In this chapter, we’ll show how to schedule an Action to share data using another powerful GitHub tool: GitHub Pages.

GitHub Pages is a free service that will host files in a GitHub repository as a public website. Yes, free.

Many people use Pages to publish their blogs, portfolios and other personal websites. However, it can also be used for any app that only requires flat files like HTML, CSS, and JavaScript to run.

Data journalists can use Pages to share the information they collect with their coworkers, peers and even the general public. When combined with Actions and an automated data-gathering routine, Pages can be used to create live dashboards that regularly update with fresh data.

We’ll do that now by integrating the WARN notices we’ve scraped in previous chapters into a simple search.

Dashboard tease

We will build the app using Observable Framework, an elegant JavaScript system for creating dashboards that was pioneered at a company run by a former data journalist.

Sidenote

If you’re interested in learning more about Framework, you should consult Observable’s documentation or follow the tutorial for journalists we’ve published on GitHub.

We don’t have time to go into the details of how to build a full Observable app here, so I’ve prepared a ready-to-serve folder of code that you should download from GitHub.

Click that link to retrieve our zipfile. Unzip it in your downloads folder.
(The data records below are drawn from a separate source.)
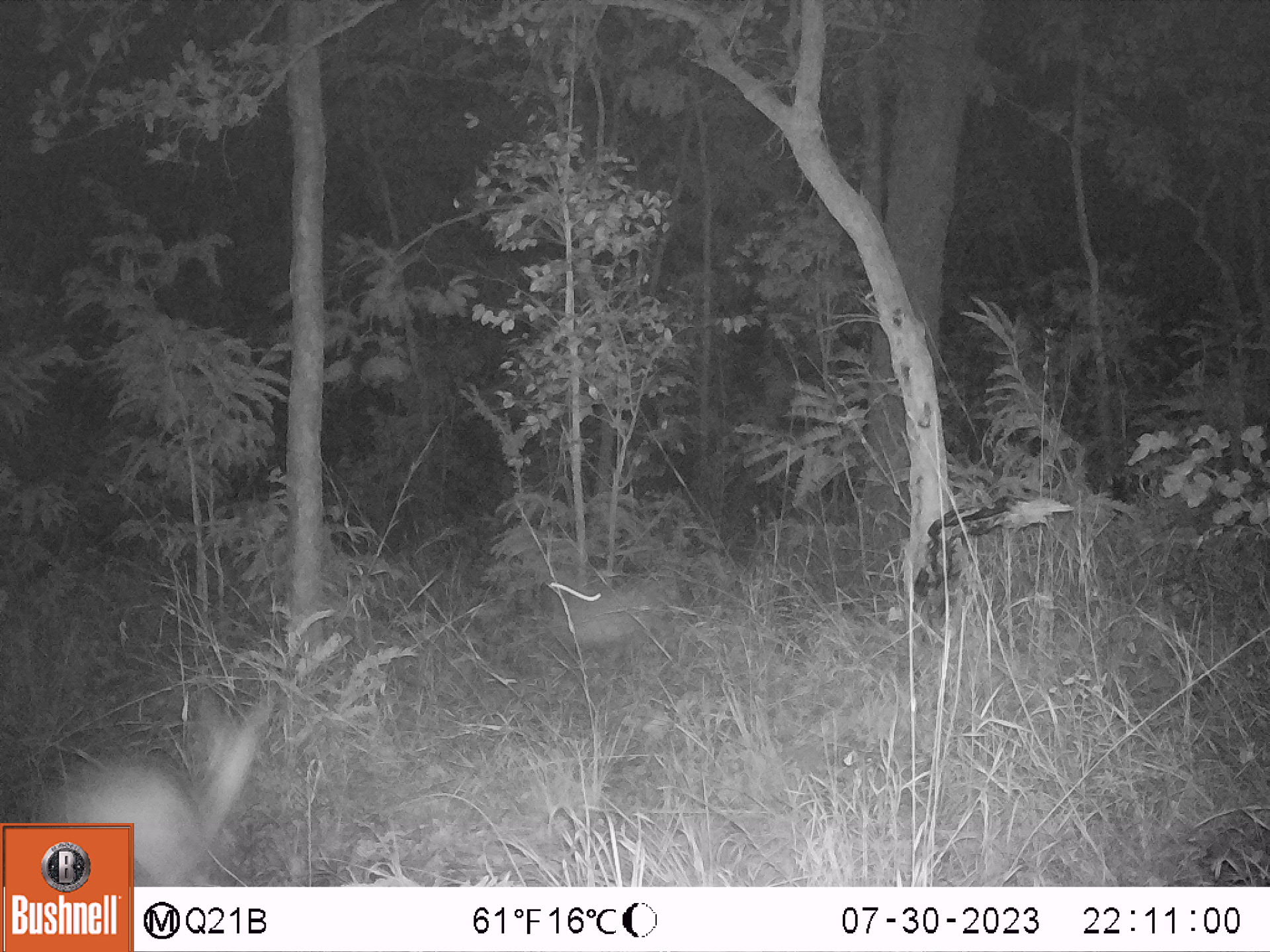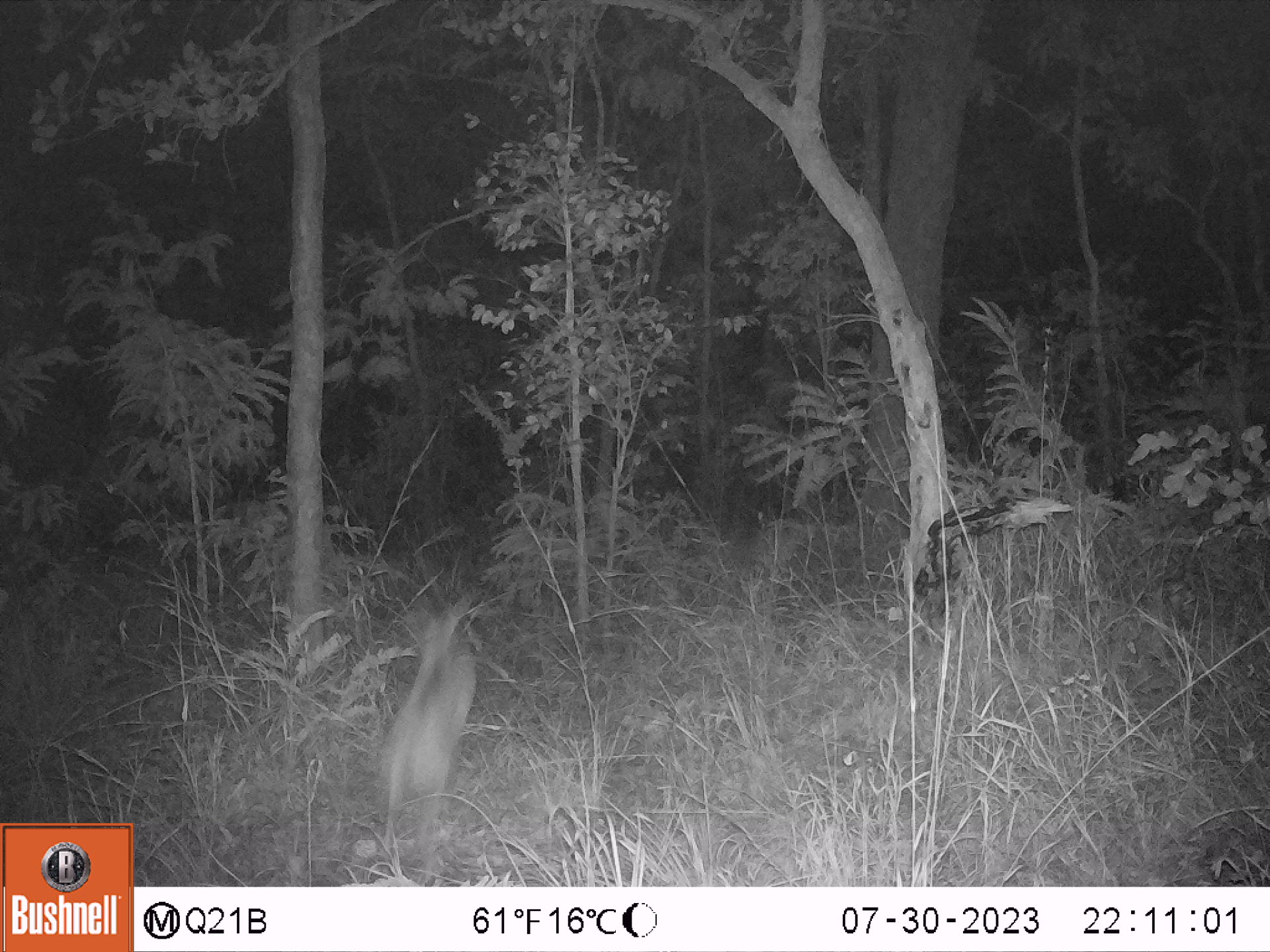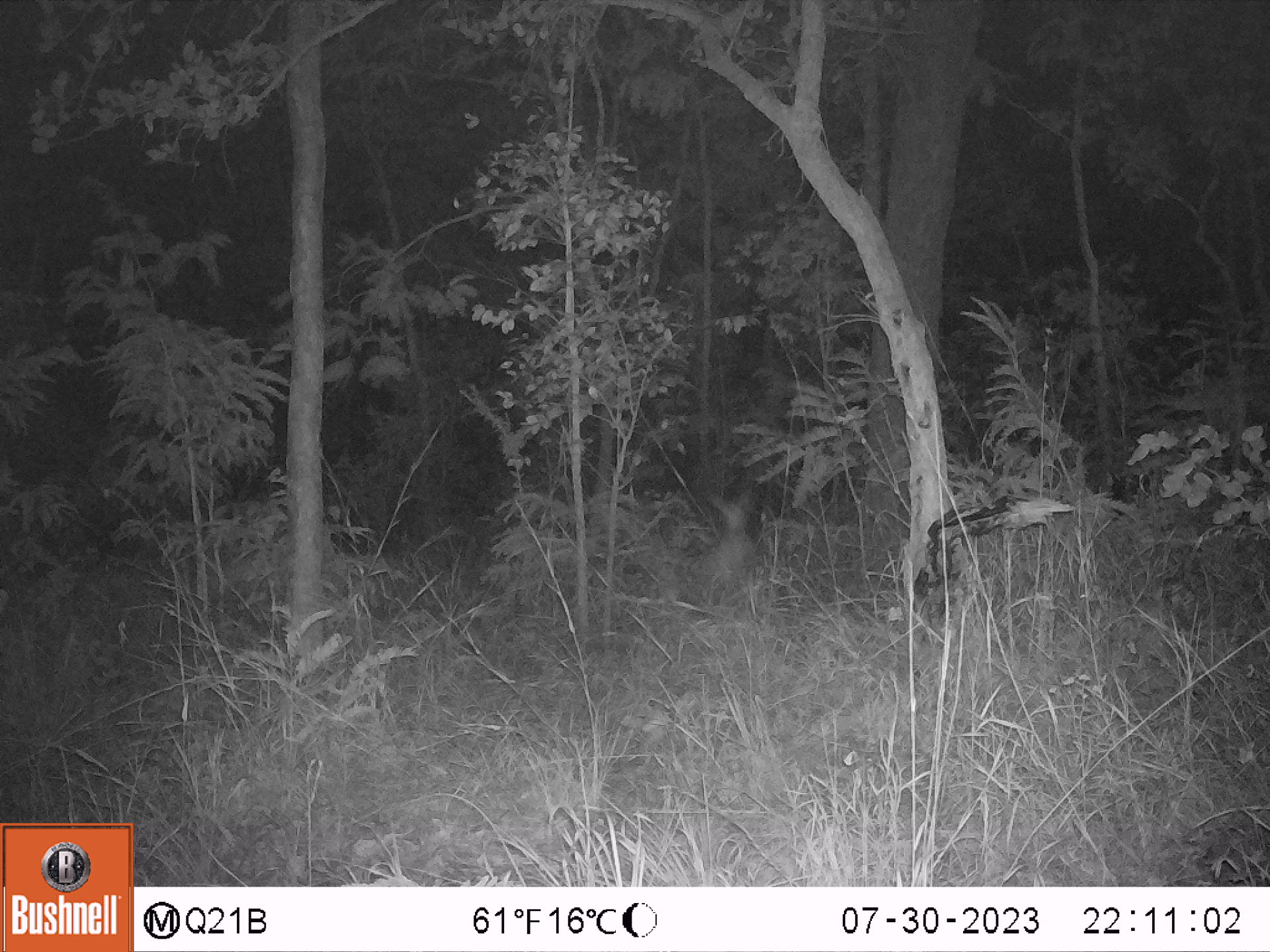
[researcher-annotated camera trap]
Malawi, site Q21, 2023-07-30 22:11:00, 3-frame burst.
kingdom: Animalia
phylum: Chordata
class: Mammalia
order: Artiodactyla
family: Bovidae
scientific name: Antilopinae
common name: small antelope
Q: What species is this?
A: Small antelope (Antilopinae).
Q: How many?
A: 2.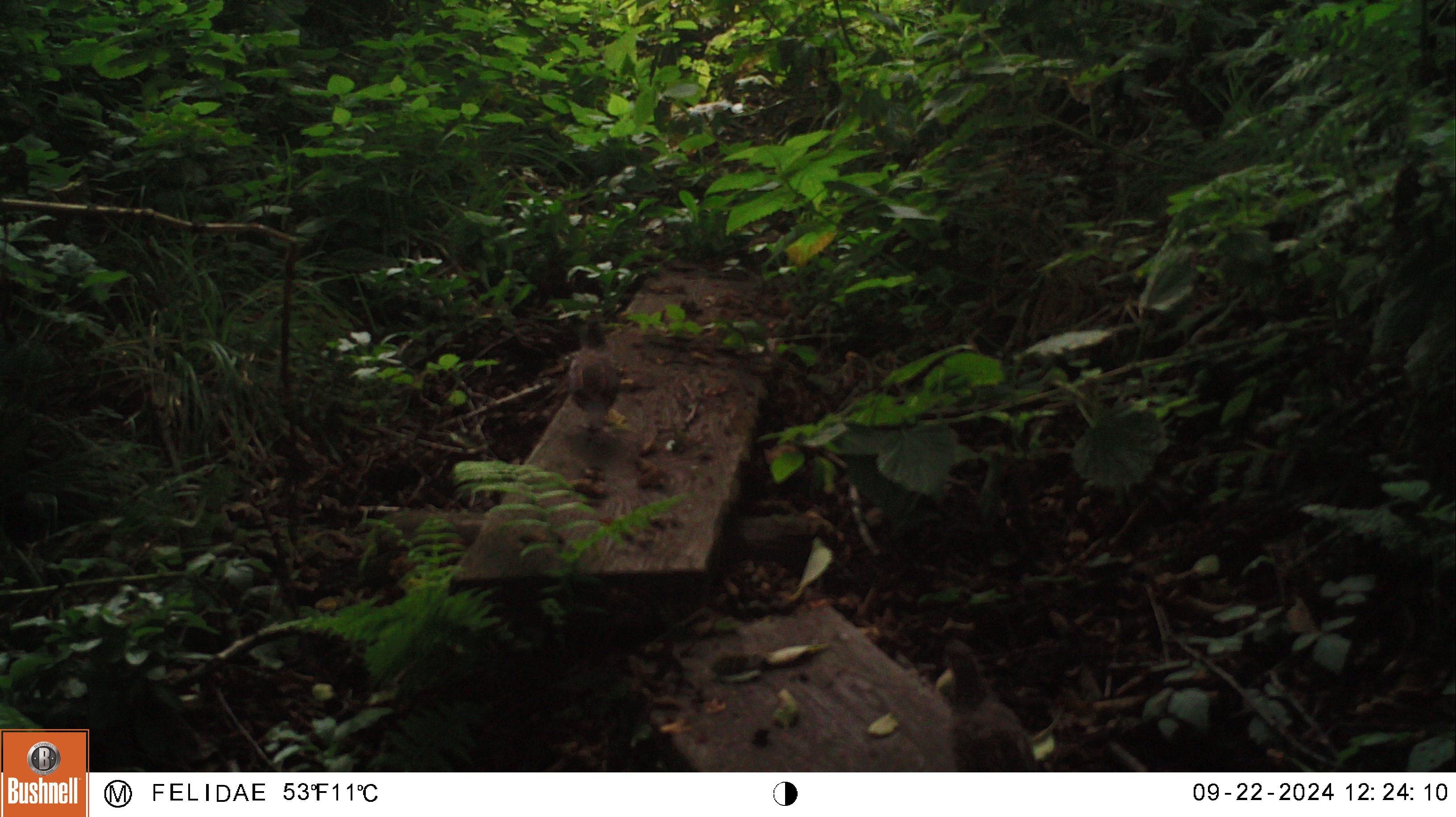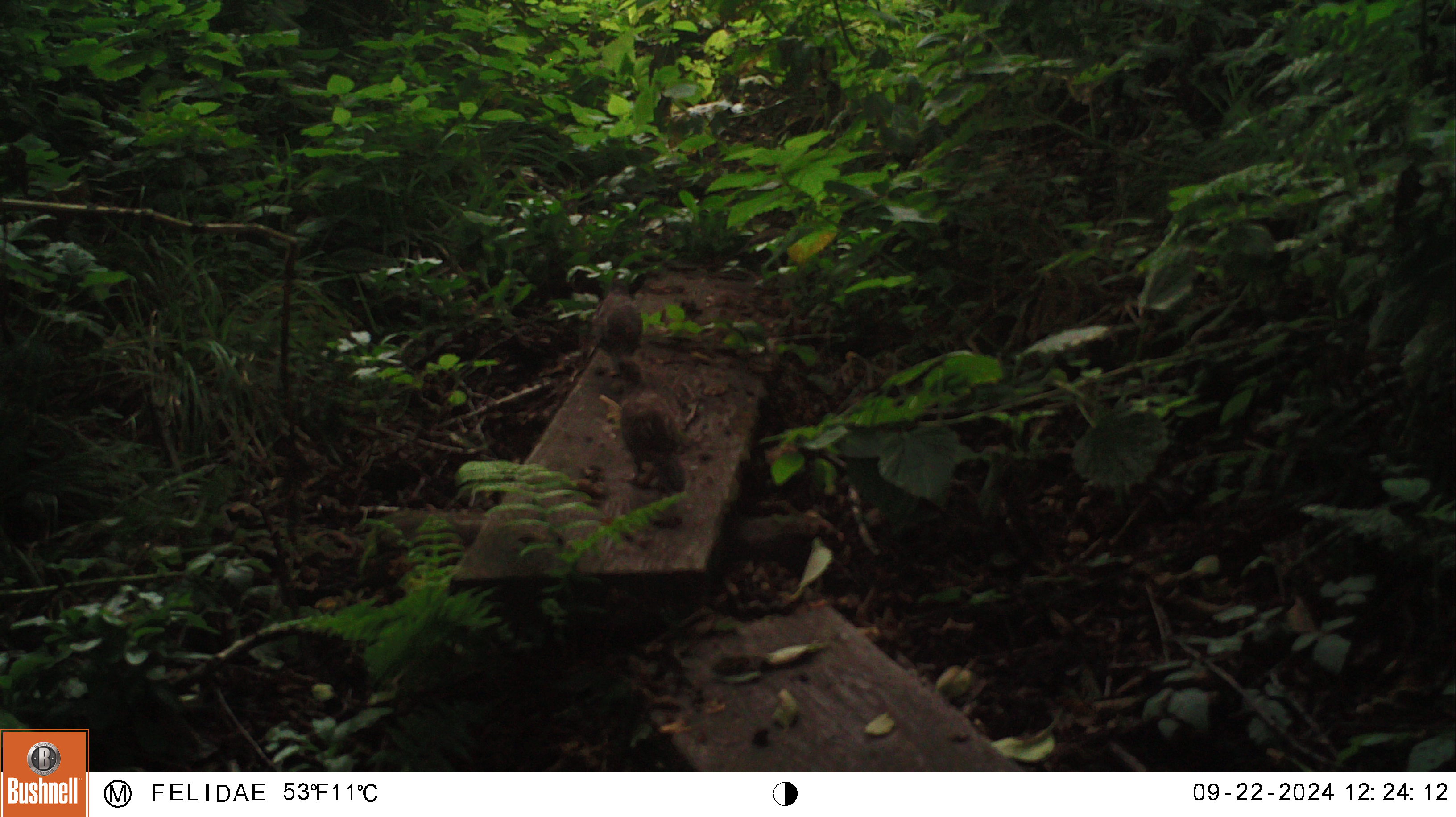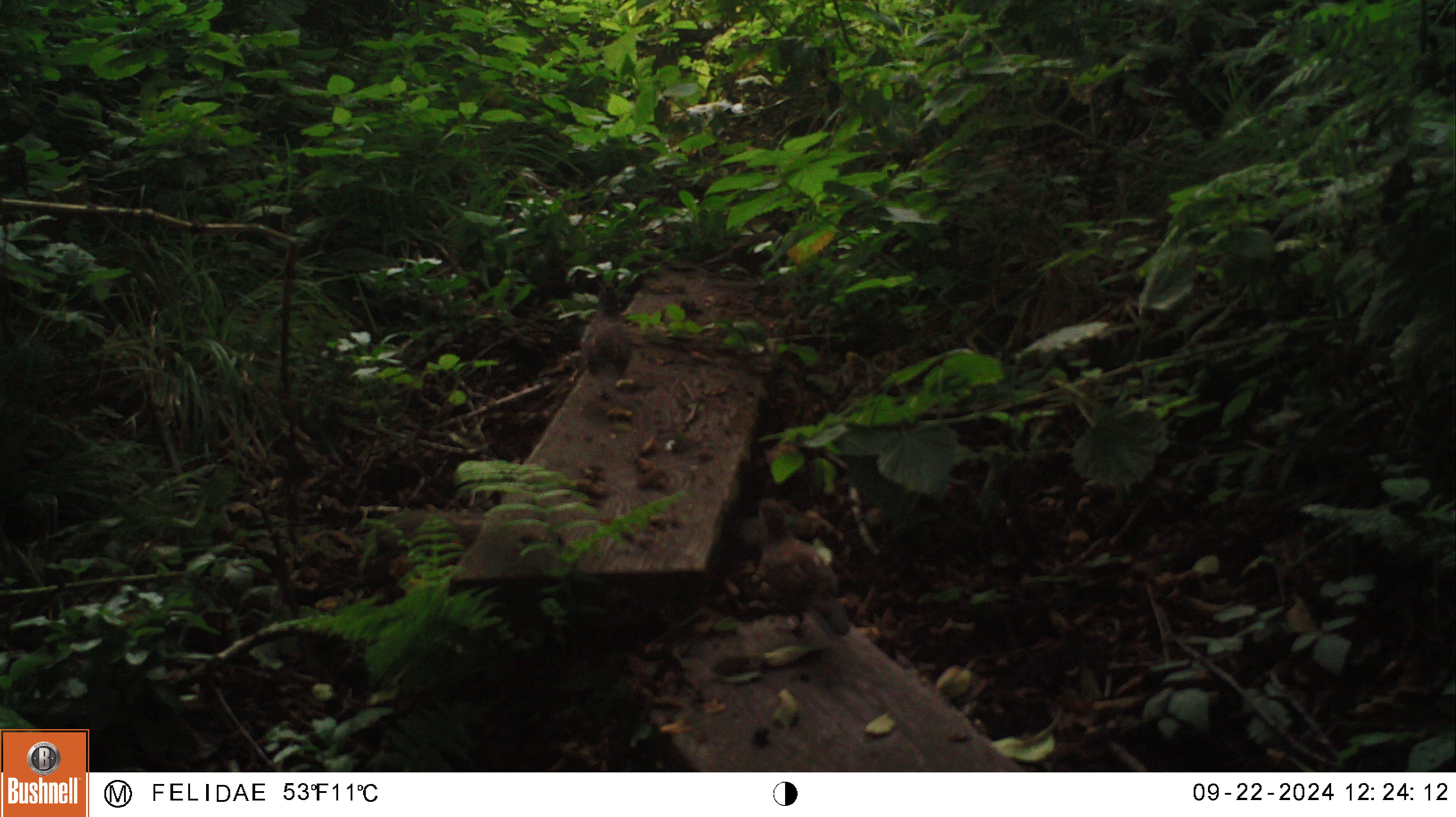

Now return to your repository’s homepage and select “Upload files” from the “Add file” dropdown menu in the toolbar.

Upload files

Now drag the unzipped site folder and drop it in the zone that GitHub presents.

Drop files

After the files finish uploading, scroll to the bottom of the page and commit them to your repository.

Commit files

Before we can move to start working with GitHub Pages, you will need to activate the service in your repository. To do this, click on the “Settings” tab in your repository and then select “Pages” from the left-hand toolbar.

GitHub settings tab

Next you should select the “Source” pulldown in the “Build and Deployment” section and choose “GitHub Actions.”

GitHub Pages tab

Now Pages is ready to run.

Next you should create a new YAML file in your workflows folder called scrape-and-deploy.yml. Remember, it needs to be in the .github/workflows directory of your repository next to all of your other tasks.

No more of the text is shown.